Look through the records below, and copy out every line that holds the string "Right".

....................

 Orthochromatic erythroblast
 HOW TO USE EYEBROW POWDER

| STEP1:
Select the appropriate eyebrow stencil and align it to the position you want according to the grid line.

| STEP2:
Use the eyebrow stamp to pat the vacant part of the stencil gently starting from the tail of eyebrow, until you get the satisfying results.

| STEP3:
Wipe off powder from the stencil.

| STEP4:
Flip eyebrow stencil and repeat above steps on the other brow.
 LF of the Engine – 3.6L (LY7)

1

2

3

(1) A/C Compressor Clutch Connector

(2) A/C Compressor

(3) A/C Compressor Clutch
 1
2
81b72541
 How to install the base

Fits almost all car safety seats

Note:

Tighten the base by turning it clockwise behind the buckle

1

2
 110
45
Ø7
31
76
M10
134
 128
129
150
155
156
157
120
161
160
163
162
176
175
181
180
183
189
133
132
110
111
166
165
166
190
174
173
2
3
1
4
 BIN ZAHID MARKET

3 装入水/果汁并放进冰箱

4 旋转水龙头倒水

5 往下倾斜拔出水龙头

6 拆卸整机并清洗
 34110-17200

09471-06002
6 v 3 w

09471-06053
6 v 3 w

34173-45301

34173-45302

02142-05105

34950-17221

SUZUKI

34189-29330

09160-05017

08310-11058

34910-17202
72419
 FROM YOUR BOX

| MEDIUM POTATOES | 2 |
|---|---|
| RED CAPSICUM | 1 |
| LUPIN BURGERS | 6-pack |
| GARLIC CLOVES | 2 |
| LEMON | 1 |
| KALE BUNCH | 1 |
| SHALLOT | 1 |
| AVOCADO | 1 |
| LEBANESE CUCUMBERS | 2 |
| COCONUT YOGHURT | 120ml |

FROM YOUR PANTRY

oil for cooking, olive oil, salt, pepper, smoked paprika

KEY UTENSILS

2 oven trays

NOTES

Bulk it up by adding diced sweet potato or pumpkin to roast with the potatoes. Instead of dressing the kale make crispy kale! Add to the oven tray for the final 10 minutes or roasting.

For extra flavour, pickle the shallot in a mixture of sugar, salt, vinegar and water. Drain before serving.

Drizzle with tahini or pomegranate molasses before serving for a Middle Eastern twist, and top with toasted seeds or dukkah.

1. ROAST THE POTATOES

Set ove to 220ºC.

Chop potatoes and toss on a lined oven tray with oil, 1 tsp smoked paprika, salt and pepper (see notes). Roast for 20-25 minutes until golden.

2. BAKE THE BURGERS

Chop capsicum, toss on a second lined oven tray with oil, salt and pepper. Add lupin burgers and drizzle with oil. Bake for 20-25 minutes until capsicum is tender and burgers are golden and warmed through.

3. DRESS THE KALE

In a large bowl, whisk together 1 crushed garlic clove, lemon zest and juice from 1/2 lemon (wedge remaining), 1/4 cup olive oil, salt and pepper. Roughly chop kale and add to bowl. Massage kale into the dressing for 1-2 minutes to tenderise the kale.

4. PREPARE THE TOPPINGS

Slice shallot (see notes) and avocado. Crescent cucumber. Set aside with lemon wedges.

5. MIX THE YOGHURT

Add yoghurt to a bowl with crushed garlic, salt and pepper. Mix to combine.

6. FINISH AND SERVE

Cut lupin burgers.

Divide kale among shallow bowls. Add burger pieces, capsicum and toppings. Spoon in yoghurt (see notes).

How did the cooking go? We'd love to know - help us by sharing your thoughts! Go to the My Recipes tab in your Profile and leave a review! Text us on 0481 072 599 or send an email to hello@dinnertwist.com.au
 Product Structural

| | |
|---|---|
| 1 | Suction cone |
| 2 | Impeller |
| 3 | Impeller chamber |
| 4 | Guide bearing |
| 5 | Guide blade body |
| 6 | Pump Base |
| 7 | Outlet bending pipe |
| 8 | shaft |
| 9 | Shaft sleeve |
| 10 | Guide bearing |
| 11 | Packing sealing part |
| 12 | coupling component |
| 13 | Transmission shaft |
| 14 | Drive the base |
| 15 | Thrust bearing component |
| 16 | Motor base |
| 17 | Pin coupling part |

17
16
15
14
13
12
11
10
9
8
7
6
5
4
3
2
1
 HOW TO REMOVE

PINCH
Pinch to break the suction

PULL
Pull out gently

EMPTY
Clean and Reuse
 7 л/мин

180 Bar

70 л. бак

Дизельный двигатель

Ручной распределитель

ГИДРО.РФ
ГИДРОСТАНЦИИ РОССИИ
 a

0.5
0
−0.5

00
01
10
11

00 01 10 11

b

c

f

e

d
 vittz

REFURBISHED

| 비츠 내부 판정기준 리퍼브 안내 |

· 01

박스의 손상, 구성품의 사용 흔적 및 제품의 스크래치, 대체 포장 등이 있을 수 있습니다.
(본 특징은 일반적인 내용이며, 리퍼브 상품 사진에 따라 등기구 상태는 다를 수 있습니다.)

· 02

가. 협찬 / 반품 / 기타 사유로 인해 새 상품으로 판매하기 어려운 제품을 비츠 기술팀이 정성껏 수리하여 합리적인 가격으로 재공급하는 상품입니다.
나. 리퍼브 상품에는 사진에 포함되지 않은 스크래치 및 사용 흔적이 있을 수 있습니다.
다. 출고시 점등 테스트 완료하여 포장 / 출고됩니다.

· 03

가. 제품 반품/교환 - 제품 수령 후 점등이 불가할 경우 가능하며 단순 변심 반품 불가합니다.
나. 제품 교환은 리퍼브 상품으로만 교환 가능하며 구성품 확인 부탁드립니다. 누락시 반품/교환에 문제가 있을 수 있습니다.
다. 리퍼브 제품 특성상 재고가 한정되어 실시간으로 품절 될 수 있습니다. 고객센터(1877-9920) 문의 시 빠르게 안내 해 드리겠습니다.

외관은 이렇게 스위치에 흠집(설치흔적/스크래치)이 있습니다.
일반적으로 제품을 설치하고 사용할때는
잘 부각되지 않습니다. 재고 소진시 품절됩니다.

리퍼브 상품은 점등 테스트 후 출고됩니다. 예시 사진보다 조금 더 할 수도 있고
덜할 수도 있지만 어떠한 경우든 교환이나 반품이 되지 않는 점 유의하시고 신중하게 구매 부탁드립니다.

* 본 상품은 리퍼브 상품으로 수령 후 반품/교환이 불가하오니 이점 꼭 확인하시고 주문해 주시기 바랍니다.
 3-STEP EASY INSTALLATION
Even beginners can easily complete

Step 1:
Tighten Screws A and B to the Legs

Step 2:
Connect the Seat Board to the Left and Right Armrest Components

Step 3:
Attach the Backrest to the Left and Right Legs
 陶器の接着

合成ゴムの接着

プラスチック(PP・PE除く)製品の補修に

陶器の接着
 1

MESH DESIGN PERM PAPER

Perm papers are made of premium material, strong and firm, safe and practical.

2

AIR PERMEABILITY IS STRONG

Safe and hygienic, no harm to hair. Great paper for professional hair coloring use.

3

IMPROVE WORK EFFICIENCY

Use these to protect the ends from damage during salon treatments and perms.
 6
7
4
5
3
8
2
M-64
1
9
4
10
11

....................

§ **Response**:
Connect the Seat Board to the Left and Right Armrest Components
Attach the Backrest to the Left and Right Legs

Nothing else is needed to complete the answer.